I guess he’s right. The world is not equilateral after all.

“Until we’re all done for.” I repeated the line to myself and stood up to get us fresh beers from the fridge.

“Do you like horror stories?” I asked him while balancing myself on a chair with its two back legs.

“I suppose.” he answered coolly.

And I read him something that I wrote and asked him to critique:

He was lying on his side facing her. It’s been days now since he got admitted for an illness he still wouldn’t believe he’s got. And he stared at her and wondered on, in those kind brown eyes that seemed like bathing in a midsummer night’s moonlight. He knew what she did, all of her secrets.

There was shortness in his breath. There was also shortness in the nights that ensued.

“Can you talk about the house again? Just enough to get me to sleep.”
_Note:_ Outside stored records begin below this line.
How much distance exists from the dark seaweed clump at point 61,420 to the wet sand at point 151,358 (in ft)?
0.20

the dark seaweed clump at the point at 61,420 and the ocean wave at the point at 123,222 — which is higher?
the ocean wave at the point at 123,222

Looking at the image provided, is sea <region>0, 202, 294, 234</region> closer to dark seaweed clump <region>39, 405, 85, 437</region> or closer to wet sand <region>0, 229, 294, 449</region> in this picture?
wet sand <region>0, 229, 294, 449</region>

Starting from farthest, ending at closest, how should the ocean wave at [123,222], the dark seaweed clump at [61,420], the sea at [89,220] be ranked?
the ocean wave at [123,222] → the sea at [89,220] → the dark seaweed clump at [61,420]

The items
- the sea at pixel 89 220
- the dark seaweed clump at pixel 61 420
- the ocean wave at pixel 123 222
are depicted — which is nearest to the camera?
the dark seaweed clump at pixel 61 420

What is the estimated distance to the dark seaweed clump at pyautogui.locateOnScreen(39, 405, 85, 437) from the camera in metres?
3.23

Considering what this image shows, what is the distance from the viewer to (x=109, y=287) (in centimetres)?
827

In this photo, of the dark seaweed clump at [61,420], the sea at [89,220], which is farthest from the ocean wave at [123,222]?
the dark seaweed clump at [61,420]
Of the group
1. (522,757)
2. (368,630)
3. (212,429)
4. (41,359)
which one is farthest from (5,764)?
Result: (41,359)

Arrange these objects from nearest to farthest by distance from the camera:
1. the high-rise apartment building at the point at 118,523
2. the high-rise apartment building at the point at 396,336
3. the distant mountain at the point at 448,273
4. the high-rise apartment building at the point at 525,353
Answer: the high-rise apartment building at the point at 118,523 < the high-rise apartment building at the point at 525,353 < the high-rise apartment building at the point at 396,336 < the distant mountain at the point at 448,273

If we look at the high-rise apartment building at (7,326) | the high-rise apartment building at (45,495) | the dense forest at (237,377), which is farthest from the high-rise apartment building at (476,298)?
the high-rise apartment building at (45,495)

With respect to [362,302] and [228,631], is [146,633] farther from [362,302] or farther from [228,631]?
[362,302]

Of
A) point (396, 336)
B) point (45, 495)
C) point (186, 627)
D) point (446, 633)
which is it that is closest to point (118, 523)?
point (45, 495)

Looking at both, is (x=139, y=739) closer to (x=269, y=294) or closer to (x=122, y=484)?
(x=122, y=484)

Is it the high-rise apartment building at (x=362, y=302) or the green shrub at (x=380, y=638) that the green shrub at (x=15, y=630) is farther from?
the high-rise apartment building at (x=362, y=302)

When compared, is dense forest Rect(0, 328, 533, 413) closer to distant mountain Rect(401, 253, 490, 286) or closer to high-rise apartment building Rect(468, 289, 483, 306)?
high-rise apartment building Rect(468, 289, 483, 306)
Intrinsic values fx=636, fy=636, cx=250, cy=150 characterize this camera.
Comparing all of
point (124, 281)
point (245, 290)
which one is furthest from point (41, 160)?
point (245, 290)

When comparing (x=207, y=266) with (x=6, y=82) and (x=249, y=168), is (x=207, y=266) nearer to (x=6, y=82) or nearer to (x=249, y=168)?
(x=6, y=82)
She indulged him and told him about their dream house as he would have wanted it. How they’d wander in and about the halls and the walkways together to the garden in that perfect warm morning sun.

It was just a matter of time she reassured him.

Then one of the evening shift nurses came in and administered a dose of penicillin through a syringe and gave him something for the pain.

Then he asked to be moved to face the windows. But there was a bricked wall that blocked the view.

After reading him the first lines, Gary gave a huge laugh and told me that I should seriously consider switching genres.

Flushed and rather ashamed, I told him that I was going for something more.

Sometimes, the easiest decisions are the hardest ones to make. I wanted to stop using, but the thought of strangling him seemed more plausible.

I knew exactly what he came for.

Then I switched my gaze towards the lock of my door and thought about the shortness in his breath.